Construction Contracts Escalation Cause
Contractors and Subcontractors do not possess a crystal ball! Generally, contracts regarding construction involve the memorialization of what will be performed at some future event and how much it will cost. Contractors and Subcontractors must then manage their labor, material and overhead costs through out the project in order to be profitable. In a perfect world, if the costs remain constant through out the project the contractor will receive the anticipated profit. Unfortunately, especially in the current market environment, this seldom occurs, except for small projects that can be performed in a relatively short time span. So how are Contractors and Subcontractors able to cover the fluctuation of construction costs?

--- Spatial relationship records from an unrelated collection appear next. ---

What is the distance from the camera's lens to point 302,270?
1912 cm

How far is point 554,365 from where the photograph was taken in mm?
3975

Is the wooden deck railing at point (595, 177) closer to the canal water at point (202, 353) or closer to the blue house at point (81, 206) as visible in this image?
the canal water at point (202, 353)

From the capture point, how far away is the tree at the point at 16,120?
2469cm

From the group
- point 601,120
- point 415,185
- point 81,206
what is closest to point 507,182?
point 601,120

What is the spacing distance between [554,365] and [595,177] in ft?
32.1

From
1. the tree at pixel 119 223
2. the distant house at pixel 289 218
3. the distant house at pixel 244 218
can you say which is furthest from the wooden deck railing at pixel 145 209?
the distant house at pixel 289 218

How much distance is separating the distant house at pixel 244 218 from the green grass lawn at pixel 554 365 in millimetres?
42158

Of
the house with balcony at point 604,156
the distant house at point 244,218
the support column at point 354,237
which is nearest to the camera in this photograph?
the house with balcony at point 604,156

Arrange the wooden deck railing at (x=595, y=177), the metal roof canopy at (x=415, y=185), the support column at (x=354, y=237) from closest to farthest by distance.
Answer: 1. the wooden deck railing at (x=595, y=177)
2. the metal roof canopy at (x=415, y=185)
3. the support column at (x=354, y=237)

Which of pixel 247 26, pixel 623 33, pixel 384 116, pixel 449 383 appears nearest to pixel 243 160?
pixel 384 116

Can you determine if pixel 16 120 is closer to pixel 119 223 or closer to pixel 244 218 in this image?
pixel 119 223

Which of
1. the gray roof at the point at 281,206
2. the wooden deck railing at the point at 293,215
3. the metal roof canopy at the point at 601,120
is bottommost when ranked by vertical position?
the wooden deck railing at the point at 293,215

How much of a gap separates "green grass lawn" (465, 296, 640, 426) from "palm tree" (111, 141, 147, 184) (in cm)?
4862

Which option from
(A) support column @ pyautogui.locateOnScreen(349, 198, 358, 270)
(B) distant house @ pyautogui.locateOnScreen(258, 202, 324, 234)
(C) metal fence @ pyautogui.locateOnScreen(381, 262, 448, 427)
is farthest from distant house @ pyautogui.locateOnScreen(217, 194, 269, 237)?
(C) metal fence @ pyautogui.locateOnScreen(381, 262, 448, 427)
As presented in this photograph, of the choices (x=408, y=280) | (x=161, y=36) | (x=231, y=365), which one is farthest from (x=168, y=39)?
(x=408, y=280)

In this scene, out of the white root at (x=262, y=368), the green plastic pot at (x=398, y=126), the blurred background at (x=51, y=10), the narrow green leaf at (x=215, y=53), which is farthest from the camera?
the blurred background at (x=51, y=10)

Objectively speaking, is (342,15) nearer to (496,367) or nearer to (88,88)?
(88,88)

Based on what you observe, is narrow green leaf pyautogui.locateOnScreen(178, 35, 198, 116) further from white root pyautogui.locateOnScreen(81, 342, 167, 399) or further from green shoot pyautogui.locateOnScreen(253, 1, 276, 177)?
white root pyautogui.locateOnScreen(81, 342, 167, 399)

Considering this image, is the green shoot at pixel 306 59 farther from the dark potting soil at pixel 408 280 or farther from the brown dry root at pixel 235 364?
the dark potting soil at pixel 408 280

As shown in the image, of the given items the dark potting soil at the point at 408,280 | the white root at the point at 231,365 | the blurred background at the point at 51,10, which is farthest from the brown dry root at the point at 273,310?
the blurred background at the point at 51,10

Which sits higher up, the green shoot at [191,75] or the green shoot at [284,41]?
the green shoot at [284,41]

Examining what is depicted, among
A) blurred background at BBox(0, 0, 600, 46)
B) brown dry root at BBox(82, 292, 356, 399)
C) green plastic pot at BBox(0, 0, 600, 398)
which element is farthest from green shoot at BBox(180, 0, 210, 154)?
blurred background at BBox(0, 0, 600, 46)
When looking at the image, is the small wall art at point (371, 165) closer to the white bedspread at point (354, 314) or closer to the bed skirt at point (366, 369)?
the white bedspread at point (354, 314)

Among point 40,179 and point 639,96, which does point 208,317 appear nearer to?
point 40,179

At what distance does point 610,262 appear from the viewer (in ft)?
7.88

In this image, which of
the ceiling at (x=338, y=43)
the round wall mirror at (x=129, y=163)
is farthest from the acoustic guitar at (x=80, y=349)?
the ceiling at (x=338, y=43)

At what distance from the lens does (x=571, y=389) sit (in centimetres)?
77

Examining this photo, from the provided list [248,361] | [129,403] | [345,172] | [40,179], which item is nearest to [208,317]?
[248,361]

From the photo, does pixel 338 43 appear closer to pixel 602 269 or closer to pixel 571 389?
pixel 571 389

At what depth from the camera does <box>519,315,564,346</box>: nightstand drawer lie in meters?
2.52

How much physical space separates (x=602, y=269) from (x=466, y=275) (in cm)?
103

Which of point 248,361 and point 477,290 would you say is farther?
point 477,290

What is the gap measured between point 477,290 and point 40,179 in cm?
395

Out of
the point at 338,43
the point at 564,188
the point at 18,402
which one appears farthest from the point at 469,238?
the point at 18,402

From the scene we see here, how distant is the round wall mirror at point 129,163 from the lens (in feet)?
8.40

One way is to add an escalation clause to the construction contract. Essentially, the escalation clause provides of a base cost evaluation at the time of contract, but allows for the increase of costs, labor or fuel associated with the project during the course of performance through completion. The escalation clause generally covers the fluctuating, generally increasing, costs of the labor, materials and fuel through the project conclusion. The content of the clause can be as simple or as complex as required, depending on the size and duration of the project, and include a cost adjustment index or average price in a given geographic area.
An example of a simple adjustment clause might be:
MATERIAL COST ESCALATION: If, during the performance of this contract, the cost of materials significantly increases, through no fault of contractor, the price of this contract shall be equitably adjusted by an amount reasonably necessary to cover any such significant increase in the costs of materials. As used herein, a significant cost increase shall mean any increase in cost of materials exceeding ___% experienced by contractor from the date of the contract signing. Such increase in material costs shall be documented through quotes, invoices, or receipts. Where the delivery of materials delayed, through no fault of the contractor, as a result of the shortage or unavailability of the materials, contractor shall not be liable for any additional costs or damages associated with such delay(s).
A more complex adjustment clause might reference the cost per unit based upon an identified cost index, or a percentage increase based on the average price at the time of contract in the geographic area where the project is to be performed. The adjustment clause can reference an attachment to the contract where every material and fuel cost is identified and percentage of each to be the subject of an adjustment. The longer the time for the completion of the project and/or the complexity of the project will dictate the content of the adjustment clause.
Understand, the adjustment clause shifts the burden of increasing costs from the Contractor to the client or from the Subcontractor to the general contractor as the circumstances dictate. Just as with any other contract provision, the adjustment clause is negotiable or may be rejected outright. As this clause has legal effect, just as every other clause in a construction contract, it is essential that an attorney draft the clause specific to the project or at the very least review the contract before it is submitted for approval to insure the rights of the Contractor or Subcontractor are protected as much as possible. Managing costs, especially for larger projects, is essential in order to maximize profitability. The escalation clause is one method of achieving the desired result.